My friends wife is a total abuser, she will belittle him in front of other people, yell at him in public, deny him in the bedroom, and stand back and dare him to hit her.

Who should be charged with abuse if someday he flips and smacks her? He will not file for divorce because of the kids and she has said time and time again that if he thinks he's leaving, he has another thing coming. What would you do?

Re: spousal abuse
Posted by: LOL (IP Logged)
Date: February 06, 2009 11:46AM

Yes, Men never abuse their wives. LOL It's only psycho dog women who lack the proper guidance from the all knowing man in their lives, who need their a s ses beat.

Bunch of stupid men with stupid responses who probably wail on their wives.

Re: spousal abuse
Posted by: Pick me (IP Logged)
Date: February 06, 2009 12:02PM

i would love for her to BEAT ME!!!!!!!!!!!!!!!!!!!!!!!

Re: spousal abuse
Posted by: Q (IP Logged)
Date: February 06, 2009 12:02PM

Hitting his wife is not the answer. And her belittling him in public, etc is wrong. If he doesn't want to get a divorce, they should get some counseling. Staying together for the kids isn't the answer either. It's bad for the children to be exposed to that kind of behavior. Maybe they would all be happier if they were divorced.

Re: spousal abuse
Posted by: i think (IP Logged)
Date: February 06, 2009 12:41PM

I am a woman, and I think most are jealous and crazy. I used to be that way, but now am over it and realize I'm hot and there is no reason that i should be jealous of other women. Looks like this lady who abuses her husband is probably just jealous and controlling of him. He needs to do something quick to put her in his place. Maybe have a serious talk and tell her that if things do not change, he will leave and take the kids with him. It's not fair for the kids to have to deal with a mom who is abusing their dad.

Re: spousal abuse
Posted by: ???? (IP Logged)
Date: February 06, 2009 12:48PM

Sounds like your friend needs to grow some balls and if their relationship is like this they are not doing a favor to their children by staying together they are only ruining there lives. Kids are able to bounce back from a divorce but they are not able to if they continously see their father acting like a @#$%&.

Re: spousal abuse
Posted by: Obviously (IP Logged)
Date: February 06, 2009 03:36PM

Re: spousal abuse
Posted by: well (IP Logged)
Date: February 06, 2009 04:49PM

Have him watch Jon and Kate plus 8, she treats her husband the same way.

Re: spousal abuse
Posted by: you know (IP Logged)
Date: February 06, 2009 08:29PM

If you talk to 100 abused women the one thing they have in common is that they DON'T LISTEN!!!

Re: spousal abuse
Posted by: Give it to her (IP Logged)
Date: February 07, 2009 08:13AM

I agree! Have your friend find himself a REAL nice lookin girlfriend and make sure the wife gets a hint that he is cheating.If she confront6s hi?
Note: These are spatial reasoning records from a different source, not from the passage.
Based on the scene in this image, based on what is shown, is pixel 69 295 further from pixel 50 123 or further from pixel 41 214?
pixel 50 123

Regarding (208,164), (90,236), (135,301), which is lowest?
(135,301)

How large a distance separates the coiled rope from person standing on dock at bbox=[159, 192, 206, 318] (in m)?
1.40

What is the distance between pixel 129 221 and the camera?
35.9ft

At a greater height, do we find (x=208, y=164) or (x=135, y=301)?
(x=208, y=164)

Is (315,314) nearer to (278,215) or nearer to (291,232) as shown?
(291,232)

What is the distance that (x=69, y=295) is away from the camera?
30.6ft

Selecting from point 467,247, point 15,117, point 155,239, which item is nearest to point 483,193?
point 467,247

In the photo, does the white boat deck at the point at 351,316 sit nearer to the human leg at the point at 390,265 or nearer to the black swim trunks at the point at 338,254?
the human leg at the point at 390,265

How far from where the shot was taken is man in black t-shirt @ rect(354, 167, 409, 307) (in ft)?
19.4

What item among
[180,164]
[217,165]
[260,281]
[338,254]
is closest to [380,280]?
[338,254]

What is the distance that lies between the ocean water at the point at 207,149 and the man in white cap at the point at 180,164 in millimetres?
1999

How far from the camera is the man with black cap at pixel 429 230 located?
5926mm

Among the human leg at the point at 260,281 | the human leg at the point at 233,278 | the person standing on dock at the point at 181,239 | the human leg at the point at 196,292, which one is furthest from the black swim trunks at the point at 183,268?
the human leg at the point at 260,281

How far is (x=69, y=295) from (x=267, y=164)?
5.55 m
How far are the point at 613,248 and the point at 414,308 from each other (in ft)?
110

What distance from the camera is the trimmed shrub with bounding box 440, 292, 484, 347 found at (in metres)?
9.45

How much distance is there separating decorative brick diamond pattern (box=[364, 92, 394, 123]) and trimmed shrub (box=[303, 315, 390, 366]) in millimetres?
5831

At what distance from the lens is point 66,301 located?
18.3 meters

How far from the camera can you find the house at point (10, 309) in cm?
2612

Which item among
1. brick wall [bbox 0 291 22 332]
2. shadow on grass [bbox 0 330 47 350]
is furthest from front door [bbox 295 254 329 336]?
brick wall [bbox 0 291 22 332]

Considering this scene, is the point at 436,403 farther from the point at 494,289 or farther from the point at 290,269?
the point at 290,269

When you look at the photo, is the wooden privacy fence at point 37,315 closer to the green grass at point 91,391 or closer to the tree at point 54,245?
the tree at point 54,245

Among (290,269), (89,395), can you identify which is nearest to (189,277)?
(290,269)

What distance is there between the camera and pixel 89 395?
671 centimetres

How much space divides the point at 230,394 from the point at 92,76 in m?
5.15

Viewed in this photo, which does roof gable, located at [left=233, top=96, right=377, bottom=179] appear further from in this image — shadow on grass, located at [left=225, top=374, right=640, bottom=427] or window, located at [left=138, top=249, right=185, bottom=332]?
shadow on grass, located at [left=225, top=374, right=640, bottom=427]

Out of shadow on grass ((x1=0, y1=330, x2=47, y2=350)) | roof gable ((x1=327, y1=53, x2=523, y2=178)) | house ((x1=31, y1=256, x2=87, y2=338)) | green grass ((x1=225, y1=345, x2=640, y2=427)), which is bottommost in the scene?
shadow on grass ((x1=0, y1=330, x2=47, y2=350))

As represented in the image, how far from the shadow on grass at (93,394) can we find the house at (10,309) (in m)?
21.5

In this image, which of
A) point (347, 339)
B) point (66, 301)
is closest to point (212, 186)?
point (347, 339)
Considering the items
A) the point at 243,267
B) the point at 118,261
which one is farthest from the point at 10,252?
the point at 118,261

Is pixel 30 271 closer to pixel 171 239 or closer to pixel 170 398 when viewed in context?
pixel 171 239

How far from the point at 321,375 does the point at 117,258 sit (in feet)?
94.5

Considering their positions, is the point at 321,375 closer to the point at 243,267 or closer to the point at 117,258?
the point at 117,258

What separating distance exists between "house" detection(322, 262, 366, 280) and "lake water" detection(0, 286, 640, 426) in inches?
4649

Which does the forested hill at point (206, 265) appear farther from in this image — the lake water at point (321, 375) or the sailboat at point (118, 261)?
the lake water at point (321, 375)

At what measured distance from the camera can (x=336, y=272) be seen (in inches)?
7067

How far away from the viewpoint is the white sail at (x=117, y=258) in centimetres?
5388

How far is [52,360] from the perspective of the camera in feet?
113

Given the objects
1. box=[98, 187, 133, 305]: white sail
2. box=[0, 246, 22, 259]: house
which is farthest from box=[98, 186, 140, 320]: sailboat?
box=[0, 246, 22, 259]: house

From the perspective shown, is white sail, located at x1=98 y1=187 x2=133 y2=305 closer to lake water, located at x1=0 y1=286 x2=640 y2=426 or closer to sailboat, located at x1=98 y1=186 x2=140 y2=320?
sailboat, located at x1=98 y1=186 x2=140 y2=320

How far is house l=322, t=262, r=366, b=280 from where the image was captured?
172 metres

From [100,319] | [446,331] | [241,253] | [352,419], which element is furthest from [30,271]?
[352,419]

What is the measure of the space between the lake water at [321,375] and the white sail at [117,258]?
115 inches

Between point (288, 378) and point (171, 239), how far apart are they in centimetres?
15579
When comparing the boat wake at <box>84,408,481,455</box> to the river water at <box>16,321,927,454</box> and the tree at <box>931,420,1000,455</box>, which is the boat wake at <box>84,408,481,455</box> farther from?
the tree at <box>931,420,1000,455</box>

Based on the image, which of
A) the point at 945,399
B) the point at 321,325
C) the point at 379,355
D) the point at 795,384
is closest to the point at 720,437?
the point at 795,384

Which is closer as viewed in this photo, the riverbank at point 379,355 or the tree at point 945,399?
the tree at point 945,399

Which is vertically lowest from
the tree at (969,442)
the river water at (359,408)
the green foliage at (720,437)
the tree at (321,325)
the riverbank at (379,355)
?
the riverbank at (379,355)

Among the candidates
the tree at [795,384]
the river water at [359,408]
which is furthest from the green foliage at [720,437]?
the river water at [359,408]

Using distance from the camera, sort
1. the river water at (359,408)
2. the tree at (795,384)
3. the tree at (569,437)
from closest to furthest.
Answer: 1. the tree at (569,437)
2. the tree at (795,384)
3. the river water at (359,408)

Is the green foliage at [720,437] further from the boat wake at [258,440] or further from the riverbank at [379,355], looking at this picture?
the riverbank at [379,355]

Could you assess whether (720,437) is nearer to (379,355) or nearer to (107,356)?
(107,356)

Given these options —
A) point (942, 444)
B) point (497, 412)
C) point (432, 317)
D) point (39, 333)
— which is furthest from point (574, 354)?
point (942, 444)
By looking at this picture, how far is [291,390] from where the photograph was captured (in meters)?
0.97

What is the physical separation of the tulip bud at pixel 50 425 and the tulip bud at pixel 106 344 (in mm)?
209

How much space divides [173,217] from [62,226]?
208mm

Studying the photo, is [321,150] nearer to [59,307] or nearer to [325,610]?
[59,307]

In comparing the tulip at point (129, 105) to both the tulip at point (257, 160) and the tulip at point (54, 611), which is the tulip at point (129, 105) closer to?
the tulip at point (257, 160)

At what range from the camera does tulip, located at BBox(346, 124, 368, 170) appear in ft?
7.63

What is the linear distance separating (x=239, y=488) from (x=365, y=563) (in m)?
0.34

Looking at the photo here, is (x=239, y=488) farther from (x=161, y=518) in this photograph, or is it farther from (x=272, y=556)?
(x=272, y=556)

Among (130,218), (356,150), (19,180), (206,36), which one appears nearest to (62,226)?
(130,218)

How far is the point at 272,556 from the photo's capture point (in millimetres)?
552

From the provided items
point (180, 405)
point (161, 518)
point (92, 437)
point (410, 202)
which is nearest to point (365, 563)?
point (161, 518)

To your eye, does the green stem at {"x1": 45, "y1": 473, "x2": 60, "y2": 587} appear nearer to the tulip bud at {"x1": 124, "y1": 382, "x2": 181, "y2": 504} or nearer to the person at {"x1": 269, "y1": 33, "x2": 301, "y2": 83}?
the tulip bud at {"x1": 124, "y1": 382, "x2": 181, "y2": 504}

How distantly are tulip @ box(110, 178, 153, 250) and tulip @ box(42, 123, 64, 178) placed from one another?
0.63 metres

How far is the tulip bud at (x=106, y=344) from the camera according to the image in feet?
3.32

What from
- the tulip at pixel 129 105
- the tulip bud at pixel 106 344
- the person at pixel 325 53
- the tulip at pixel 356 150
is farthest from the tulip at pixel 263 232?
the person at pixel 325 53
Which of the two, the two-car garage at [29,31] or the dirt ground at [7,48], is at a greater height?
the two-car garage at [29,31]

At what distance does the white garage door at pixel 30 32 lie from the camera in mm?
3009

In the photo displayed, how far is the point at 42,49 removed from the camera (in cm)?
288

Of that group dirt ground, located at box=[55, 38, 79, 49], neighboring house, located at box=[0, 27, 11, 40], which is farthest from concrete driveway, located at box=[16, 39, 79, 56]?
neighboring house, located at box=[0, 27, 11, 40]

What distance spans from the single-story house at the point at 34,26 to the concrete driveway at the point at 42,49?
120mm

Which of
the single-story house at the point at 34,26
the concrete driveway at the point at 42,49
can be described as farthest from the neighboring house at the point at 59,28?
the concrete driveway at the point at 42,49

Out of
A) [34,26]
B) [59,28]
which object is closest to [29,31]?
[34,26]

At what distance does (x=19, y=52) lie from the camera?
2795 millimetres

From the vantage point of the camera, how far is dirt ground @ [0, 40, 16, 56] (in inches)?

Hell yeah I am!! I get better treatment from her than you would ever be able to give me!!

And don't back away from any sex. Women can smell another woman on a guy.

Maybe he'll be lucky enough for her to divorce him for adultry and leave. lol

Kids should in no way be exposed to this kind of scenes. Thay may grow up being the same way towards their spouses because Mommy said it is the way all women should be.

These kind of guys (your friend) are the ones who eventually turn around and kill the whole family before killing himself,to save face.

Re: spousal abuse
Posted by: to the little boys (IP Logged)
Date: February 07, 2009 09:15AM

If the "friend" in the OP knew how to make his wife happy, she'd treat him better. Real men don't beat women, they satisfy them.

That said, is there a moderator anywhere on this site?

Re: spousal abuse
Posted by: No! (IP Logged)
Date: February 08, 2009 05:39AM

The Friend is happy! You need to MYOB! He has a wife and what do you have? You don't know the whole story! The Husband talks to much. What goes on in the bedroom should stay in the bedroom! As well as what does not go on! The friend might have cheated or lied or both. It is a reason he feels he needs to be punished!! That is why he takes it! It has become a pattern. My Boyfriend started to talk down to me as soon as we started to make wedding plans. I toodk inventory. The next time he spoke out of turn. I blasted him! "What is your Problem? Don't you ever talk to me like that again!!" He hasn't! You can't let it go. If no one talked mean and abusive growing up in your house, you will resist. But for some that is the norm! I say never tolerate abuse or bad treaTMENT!! For any reason!! I postponed the wedding! I think that is the problem! If getting married means disrespect to this man. He can forget about it

Re: spousal abuse
Posted by: Hymie (IP Logged)
Date: February 08, 2009 07:31AM

I actually have a similar problem, my wife has such bad mood swings once a month that she becomes violent and breaks things, I sometimes fear for the kids.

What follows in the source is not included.